È nella Toscana del Rinascimento, quando piazze e logge vengono trasformate in spazio pubblico di avvenimenti e manifestazioni, che la panca diventa arredo urbano integrato nei grandi palazzi per offrire al popolo la comodità di assistervi. A Firenze si possono ancora ammirare le panche di pietra incorporate lungo i perimetri delle facciate di Palazzo Medici, Palazzo Strozzi o sotto la Loggia dei Lanzi.
Solo con l’affermarsi della cultura borghese dell’Ottocento, la panchina acquisisce l’aspetto e il concetto che le diamo noi oggi. A facilitare questo fu il passaggio di molti giardini e parchi da privati a pubblici, evento che fece diventare le panchine luoghi d’incontro, arricchendo, di fatto, anche la loro funzione. Quindi non più solo oggetti utili per riprendere il fiato, ma arredi che aprono nuove possibilità di relazionarsi. Non era più necessario esser stanchi per sedersi su una panchina, ma si poteva farlo per relax, per riflettere, per godersi il paesaggio o semplicemente per oziare. Ci si poteva incontrare per parlare, per amoreggiare, per fare politica (gli anarchici usavano darsi appuntamento sulle panchine dei parchi), fino alla trasformazione della panca in casa per vagabondi e senzatetto.
Negli ultimi anni abbiamo visto ulteriori trasformazioni del concetto di panchina. Nel 2014 a Torino sono nate le prime Panchine Rosse, ideate per sensibilizzare il pubblico sul problema della violenza contro le donne. L’iniziativa si è ben presto diffusa in tutta Italia, sia trovando consensi che scatenando polemiche. Meno controversa invece è stata la rapida diffusione delle panchine letterarie fatte in pietra ricostruita e levigata, dalle forme arrotondate molto particolari di libro aperto. Spesso sono coloratissime, ma soprattutto riportano citazioni di importanti scrittori e poeti.

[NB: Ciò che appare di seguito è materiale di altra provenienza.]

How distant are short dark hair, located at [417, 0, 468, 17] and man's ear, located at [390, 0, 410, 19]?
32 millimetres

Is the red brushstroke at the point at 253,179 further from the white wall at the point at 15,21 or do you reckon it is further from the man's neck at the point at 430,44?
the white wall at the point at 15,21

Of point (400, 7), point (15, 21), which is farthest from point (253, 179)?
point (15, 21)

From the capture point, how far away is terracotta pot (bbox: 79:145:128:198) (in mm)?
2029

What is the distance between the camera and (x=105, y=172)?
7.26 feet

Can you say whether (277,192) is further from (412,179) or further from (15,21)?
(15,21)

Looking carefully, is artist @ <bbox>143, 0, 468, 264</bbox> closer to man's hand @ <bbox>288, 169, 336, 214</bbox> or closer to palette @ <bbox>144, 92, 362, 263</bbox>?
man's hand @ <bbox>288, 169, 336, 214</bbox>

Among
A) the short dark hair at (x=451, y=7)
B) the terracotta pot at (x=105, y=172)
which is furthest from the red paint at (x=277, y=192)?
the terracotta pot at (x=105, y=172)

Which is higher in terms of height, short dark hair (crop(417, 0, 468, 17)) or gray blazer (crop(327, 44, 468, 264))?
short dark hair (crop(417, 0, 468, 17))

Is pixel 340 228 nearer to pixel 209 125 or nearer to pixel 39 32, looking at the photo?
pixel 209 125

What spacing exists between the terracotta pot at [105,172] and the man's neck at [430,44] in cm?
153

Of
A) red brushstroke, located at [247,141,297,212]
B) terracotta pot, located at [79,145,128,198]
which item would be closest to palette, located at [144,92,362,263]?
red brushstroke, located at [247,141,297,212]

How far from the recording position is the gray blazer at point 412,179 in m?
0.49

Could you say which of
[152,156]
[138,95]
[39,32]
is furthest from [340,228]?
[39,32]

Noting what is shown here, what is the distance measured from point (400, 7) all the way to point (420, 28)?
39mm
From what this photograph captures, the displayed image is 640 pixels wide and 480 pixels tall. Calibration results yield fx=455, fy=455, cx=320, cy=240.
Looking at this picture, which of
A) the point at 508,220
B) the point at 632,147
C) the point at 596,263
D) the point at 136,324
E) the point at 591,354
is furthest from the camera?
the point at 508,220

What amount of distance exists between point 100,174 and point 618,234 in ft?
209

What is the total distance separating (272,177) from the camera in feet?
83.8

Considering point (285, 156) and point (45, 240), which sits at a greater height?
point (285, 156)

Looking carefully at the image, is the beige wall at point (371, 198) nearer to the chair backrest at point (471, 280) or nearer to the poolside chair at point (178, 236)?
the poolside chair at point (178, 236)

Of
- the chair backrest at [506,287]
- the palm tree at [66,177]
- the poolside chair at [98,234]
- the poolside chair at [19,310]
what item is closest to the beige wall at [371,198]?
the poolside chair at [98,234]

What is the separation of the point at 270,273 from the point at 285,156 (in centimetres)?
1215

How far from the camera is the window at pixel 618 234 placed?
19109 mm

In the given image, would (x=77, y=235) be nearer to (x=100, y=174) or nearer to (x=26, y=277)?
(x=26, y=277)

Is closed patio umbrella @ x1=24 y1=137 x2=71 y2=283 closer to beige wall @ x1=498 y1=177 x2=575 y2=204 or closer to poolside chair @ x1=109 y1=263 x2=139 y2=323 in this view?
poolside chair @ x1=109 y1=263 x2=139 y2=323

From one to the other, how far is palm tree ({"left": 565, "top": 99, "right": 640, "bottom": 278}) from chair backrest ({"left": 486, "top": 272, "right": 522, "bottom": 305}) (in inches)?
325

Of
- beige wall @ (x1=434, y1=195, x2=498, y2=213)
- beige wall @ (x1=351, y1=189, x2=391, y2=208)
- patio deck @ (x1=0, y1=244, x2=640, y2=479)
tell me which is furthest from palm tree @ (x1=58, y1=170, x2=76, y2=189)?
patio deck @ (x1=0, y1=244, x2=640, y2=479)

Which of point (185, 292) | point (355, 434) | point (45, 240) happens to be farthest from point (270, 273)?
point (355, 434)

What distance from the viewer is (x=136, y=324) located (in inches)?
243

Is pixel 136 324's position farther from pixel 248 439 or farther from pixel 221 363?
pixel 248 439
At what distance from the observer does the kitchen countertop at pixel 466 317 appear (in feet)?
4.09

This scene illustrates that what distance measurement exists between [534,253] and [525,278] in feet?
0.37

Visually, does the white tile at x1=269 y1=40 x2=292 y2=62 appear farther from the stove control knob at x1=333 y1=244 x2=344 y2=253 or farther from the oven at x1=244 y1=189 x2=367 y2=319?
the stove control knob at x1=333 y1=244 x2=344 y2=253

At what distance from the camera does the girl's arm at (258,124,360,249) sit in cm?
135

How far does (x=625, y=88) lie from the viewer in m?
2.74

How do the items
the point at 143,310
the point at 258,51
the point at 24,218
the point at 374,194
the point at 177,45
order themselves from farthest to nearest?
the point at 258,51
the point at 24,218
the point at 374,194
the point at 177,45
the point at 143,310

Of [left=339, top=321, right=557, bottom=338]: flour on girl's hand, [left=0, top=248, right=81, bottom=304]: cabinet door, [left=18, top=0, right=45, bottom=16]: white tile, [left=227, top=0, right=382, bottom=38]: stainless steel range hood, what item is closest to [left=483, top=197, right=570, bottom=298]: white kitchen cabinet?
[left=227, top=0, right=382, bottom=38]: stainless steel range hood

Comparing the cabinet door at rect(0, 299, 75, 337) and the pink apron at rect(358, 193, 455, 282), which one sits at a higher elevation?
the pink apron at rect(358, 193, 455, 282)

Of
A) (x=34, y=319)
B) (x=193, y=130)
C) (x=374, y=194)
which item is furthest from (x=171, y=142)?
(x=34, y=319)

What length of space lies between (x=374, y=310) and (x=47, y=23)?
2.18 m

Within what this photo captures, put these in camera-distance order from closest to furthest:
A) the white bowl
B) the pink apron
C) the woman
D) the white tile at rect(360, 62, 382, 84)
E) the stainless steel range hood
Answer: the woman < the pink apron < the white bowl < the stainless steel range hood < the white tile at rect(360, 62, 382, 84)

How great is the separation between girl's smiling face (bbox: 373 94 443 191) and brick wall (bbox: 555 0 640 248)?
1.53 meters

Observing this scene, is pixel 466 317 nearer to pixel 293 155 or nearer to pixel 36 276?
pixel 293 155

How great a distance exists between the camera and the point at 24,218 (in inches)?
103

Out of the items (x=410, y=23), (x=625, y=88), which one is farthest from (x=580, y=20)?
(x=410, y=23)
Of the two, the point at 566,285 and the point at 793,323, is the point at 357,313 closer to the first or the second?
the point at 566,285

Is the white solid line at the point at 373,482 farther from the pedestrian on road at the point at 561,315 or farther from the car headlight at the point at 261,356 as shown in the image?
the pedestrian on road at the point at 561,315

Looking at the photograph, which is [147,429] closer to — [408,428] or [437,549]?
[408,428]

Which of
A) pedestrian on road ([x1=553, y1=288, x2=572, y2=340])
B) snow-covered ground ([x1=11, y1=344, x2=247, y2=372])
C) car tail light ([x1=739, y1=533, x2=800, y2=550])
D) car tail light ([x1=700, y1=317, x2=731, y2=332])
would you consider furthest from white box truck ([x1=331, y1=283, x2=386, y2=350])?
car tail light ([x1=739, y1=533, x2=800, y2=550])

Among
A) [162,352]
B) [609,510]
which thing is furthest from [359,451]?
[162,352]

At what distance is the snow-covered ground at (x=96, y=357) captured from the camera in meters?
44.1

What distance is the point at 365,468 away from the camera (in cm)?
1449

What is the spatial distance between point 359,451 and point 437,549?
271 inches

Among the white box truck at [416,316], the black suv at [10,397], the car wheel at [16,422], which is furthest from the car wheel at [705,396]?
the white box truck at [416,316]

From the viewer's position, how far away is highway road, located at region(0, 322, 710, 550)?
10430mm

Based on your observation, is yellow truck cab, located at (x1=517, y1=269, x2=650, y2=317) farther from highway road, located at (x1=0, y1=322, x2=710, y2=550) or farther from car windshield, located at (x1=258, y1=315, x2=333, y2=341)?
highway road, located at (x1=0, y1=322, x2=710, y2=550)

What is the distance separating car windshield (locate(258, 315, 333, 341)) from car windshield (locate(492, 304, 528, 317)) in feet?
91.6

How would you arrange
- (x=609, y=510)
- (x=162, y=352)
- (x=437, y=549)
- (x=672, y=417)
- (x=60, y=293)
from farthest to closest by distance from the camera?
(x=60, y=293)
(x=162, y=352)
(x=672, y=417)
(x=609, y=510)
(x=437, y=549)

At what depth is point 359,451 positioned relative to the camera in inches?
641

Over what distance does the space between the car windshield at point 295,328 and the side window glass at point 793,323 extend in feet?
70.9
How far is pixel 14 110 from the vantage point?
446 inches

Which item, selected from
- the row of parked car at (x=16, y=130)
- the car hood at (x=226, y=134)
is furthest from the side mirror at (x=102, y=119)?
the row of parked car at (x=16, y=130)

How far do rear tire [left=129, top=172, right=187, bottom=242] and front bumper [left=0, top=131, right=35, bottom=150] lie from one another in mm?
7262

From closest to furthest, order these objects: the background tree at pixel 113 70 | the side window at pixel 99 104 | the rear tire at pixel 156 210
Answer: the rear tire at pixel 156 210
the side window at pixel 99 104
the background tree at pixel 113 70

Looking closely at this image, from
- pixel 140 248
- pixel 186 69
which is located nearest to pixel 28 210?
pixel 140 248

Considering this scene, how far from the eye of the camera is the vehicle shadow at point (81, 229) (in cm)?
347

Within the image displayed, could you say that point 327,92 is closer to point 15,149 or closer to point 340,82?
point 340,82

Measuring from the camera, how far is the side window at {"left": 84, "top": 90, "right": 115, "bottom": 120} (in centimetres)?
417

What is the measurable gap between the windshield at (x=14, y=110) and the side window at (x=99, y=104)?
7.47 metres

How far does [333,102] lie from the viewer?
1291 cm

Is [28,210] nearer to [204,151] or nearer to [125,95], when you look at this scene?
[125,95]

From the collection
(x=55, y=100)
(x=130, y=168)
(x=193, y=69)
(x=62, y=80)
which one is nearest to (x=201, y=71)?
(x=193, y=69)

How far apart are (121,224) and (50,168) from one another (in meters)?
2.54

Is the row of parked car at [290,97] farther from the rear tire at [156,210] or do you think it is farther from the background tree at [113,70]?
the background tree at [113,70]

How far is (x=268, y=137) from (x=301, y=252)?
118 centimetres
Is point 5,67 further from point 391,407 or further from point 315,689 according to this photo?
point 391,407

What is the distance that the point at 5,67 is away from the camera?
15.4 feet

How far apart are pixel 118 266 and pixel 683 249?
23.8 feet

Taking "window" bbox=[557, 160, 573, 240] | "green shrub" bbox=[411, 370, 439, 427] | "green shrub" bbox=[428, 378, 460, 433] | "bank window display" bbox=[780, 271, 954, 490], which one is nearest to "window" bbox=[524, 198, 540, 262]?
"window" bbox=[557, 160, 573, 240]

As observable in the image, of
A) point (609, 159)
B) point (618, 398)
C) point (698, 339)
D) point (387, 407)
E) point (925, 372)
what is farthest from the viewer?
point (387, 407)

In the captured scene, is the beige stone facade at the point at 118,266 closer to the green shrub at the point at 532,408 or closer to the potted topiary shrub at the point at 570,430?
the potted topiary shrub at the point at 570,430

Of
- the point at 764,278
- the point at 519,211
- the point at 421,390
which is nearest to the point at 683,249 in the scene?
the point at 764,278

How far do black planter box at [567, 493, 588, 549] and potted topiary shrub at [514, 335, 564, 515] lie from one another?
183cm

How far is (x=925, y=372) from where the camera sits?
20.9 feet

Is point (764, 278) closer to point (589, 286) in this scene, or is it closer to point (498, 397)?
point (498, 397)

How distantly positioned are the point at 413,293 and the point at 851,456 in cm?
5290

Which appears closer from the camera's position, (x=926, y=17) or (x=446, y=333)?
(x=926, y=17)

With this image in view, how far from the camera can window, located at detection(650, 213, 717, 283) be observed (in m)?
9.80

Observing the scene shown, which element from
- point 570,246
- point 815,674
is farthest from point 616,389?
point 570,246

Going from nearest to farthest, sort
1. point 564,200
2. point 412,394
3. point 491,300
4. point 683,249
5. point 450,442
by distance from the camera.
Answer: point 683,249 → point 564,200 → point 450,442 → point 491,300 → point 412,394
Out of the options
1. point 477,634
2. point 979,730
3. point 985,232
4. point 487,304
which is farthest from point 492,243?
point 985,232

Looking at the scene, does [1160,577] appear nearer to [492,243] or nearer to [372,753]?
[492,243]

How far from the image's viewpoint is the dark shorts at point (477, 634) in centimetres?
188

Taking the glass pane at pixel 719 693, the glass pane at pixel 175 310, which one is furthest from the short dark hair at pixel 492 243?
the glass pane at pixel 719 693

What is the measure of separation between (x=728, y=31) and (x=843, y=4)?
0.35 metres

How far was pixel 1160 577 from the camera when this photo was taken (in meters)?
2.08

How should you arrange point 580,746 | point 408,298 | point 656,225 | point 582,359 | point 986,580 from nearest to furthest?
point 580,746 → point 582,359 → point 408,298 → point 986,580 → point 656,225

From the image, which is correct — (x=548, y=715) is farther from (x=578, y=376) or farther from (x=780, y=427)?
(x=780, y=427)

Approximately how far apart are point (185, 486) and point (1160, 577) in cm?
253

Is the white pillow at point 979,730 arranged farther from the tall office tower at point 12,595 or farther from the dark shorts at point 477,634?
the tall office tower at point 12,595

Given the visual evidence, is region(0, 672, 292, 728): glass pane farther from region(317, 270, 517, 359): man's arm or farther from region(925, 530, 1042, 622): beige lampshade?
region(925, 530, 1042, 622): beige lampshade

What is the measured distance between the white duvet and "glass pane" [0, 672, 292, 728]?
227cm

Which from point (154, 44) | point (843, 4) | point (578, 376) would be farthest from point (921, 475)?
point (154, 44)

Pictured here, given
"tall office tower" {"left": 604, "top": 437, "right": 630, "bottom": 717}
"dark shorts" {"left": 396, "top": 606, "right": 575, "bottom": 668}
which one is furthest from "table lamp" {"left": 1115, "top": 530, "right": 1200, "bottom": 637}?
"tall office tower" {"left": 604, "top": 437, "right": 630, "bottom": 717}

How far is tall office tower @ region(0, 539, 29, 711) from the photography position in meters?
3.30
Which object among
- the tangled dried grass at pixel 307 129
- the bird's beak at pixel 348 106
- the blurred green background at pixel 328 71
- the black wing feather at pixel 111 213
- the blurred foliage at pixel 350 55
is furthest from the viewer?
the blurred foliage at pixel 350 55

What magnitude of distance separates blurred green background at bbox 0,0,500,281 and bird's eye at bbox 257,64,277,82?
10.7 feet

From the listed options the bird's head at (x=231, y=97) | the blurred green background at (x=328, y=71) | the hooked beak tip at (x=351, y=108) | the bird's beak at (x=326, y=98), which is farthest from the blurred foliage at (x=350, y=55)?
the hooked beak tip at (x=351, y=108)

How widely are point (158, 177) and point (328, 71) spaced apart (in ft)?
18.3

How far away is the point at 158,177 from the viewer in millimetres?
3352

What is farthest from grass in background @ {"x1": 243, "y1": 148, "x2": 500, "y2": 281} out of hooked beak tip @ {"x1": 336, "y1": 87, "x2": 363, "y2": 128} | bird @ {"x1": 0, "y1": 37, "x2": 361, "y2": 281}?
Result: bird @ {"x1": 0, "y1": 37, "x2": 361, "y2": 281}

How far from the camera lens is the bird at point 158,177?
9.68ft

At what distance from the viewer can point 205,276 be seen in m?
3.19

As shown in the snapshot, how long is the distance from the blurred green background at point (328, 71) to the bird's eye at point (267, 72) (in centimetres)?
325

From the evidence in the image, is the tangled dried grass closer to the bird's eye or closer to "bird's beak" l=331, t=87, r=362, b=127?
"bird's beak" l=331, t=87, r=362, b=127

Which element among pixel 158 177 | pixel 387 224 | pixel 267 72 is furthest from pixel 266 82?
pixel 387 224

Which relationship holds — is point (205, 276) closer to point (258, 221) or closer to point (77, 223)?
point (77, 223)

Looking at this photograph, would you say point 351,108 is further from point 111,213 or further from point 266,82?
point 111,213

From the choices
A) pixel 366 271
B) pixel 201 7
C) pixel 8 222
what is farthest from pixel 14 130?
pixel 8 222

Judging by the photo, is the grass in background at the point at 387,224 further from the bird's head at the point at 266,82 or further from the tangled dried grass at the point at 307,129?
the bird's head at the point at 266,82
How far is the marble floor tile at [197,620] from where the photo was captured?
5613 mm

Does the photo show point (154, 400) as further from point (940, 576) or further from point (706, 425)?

Se gli italiani amano rielaborare in nuova chiave tutta la panchina, quassù ci si limita a personalizzare o identificare la panchina con una targa, per cui passeggiando per i parchi si leggono i nomi dei benefattori che hanno patrocinato il giardino e gli arredi, oppure le targhe in memoria di persone più o meno note che ne facevano uso. Ma siccome i britannici e gli irlandesi sono gente che l’ironia ce l’ha nel sangue, a volte si vedono targhe bellissime, scritte in corsivo su ottone lucidissimo, con frasi lapidarie che fanno sorridere. Ecco la traduzione di alcune (tutte autentiche).
“In memoria di Roger Bucklesby, che detestava questo parco e tutti coloro che lo frequentano”, “Questa panchina è dedicata a tutti i mariti che hanno perso la voglia di vivere, mentre seguivano le loro mogli per i negozi di calzature di Chester”, “In memoria di Huw Davies, che amava sedersi qui e urlare ‘andate a cagare’ ai gabbiani”.